Originally preached November 11, 2012

Jeremy Stopford photo
Jeremy Stopford

Rev. Jeremy B. Stopford, Retired Pastor

Today’s “Special”:  “Jordyn’s Joke!”

A duck walks into a store and asks the manager if he sells grapes. The manager says no, so the duck leaves. The next day the duck goes back to the store and asks the manager if he sells grapes. The manager says,”NO, we do not sell grapes,” so the duck leaves the store. The next day the duck goes back to the same store and asks the manager is he sells grapes. The manager is furious now and says,”NO, WE DO NOT SELL GRAPES! IF YOU COME BACK AND ASK IF WE SELL GRAPES AGAIN, I’LL GLUE YOUR BEAK TO THE FLOOR!” The next day the duck goes back to the same store and says to the manager, ” Excuse me, do you sell glue at this store?” The manager says,”No, we don’t sell glue.” The duck replies,”Thats good. Do you sell grapes?”


For two Sundays, we have been zeroing in on the Biblical lives of Peter, James, and John.  The Apostle Paul in Galatians 2 calls them the “pillars of the faith”.  Our Savior called 12 disciples to be His apostles.  Out of those 12, He was especially close to these three.  And out of these 3, John was soon to be called “the disciple whom Jesus loved.”  We learned that the decision to call certain people to be His apostles was preceded by prayer – something we, too, should do on a regular basis!  We also learned that He saw all people as just that, individual people with individual needs.  And last week we learned about the “observation” of the 3 – and we asked ourselves, “do we see Jesus working – where you are?; in your heart?  in others?

Today, a familiar story which appears in each of the first 3 gospels – each writer telling it from his viewpoint (just as we would expect from the eyewitnesses of a car accident).   Let’s see what we learn from each one.   PRAYER   


Like Sgt. Friday in “Dragnet” of old, Matthew, who appeals mainly to his Jewish hearers, tells the story of Jesus’ transfiguration.  He gives us the basic facts:

* “6 days” (Luke says “8 days”) – basically the number of days between Sabbaths depending upon what was your first day of reference, because the Jews counted any part of a day as a whole day.

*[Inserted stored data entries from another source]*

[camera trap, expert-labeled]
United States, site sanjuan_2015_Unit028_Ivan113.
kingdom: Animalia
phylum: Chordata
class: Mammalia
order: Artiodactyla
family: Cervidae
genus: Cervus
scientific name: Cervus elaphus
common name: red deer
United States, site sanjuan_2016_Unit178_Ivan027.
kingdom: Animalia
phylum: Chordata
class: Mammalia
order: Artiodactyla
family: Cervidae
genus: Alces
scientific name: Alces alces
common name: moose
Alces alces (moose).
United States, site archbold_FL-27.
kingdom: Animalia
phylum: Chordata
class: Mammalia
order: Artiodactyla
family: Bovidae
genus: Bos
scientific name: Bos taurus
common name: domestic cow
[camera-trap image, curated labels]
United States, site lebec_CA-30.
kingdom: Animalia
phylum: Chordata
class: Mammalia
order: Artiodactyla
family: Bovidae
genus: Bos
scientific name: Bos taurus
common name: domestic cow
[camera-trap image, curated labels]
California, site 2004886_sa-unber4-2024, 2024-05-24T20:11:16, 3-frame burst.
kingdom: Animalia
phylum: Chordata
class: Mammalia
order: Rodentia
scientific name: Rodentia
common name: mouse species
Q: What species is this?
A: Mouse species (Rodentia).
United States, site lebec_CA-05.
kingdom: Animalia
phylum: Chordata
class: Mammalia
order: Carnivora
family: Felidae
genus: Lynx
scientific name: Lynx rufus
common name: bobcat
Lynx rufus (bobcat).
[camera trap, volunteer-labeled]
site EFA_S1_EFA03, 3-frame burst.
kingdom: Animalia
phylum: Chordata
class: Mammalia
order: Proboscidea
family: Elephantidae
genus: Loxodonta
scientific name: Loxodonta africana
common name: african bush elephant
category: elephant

* The 3 pillars – Peter, James, and John – are by themselves with the Lord Jesus.

* Jesus was “transfigured” – the word in the Greek is “metamorphosed” – the SAME word used when a butterfly comes out of a cocoon.  See 2 Cor. 5:17 where we become new creatures.  See Romans 12:1,2 – the word “transformed” is the same word as here written “transfigured”.

* The clothes were as white as light

* There were Moses and Elijah

* Peter opens his mouth “to change feet”, as it were – he always talked before he thought.

* The voice of the Father giving His pronouncement of blessing upon His Son

* Seeing Jesus (v, 8) – in His glory is to be their “norm of life.”


Mark writes his gospel from a servant’s perspective, so we should expect the references to our Savior to involve service.

 In his account on the transfiguration, he says basically the same facts as Matthew.

 However, he does add some interesting details about our Savior’s transfigured appearance:

* “Shining” – brighter than lightning!

* “white” – like snow.  This should remind us of Isaiah 1:18, where when we respond to our Savior’s invitation, we are as “white as snow.”  And it is said of those who are the martyred in the book of Revelation, that their clothes are white – just like their Savior.

* “Launderer” – a fitting description of Someone Who is coming to serve

#3—LUKE:  TELL THE STORY AGAIN!  (9:28-36)

Like Matthew and Mark, Luke, too, tells the facts of the transfiguration.  But Luke is a doctor, so it shouldn’t surprise us that he gives us some descriptive details that are not in the other two gospels.

Luke zeroes in on the conversation between Moses, Elijah, and Jesus.  What did they talk about?  What would we think they would talk about – the desert?  the chariots?  the Miami Dolphins?  No, they talked about the cross, and of Jesus’ upcoming death for sinners.  This is what we are to glory in (Galatians 6:14)


What moved these three the most about what they saw?  How can we find out?  By checking the Scriptures!  John’s book of Revelation is a testament to Jesus’ glory.  By the time John wrote Revelation, James had been martyred and was in glory.  And Peter gives us some insightful remarks as to how the transfiguration affected him.  

2 Peter 1:16-18 tells us that the Transfiguration affirmed to Peter’s soul the uniqueness of Jesus alone, and the trustworthiness of the Scriptures.

Do we have that faith?  Do we have that trust?  We must answer those questions for ourselves!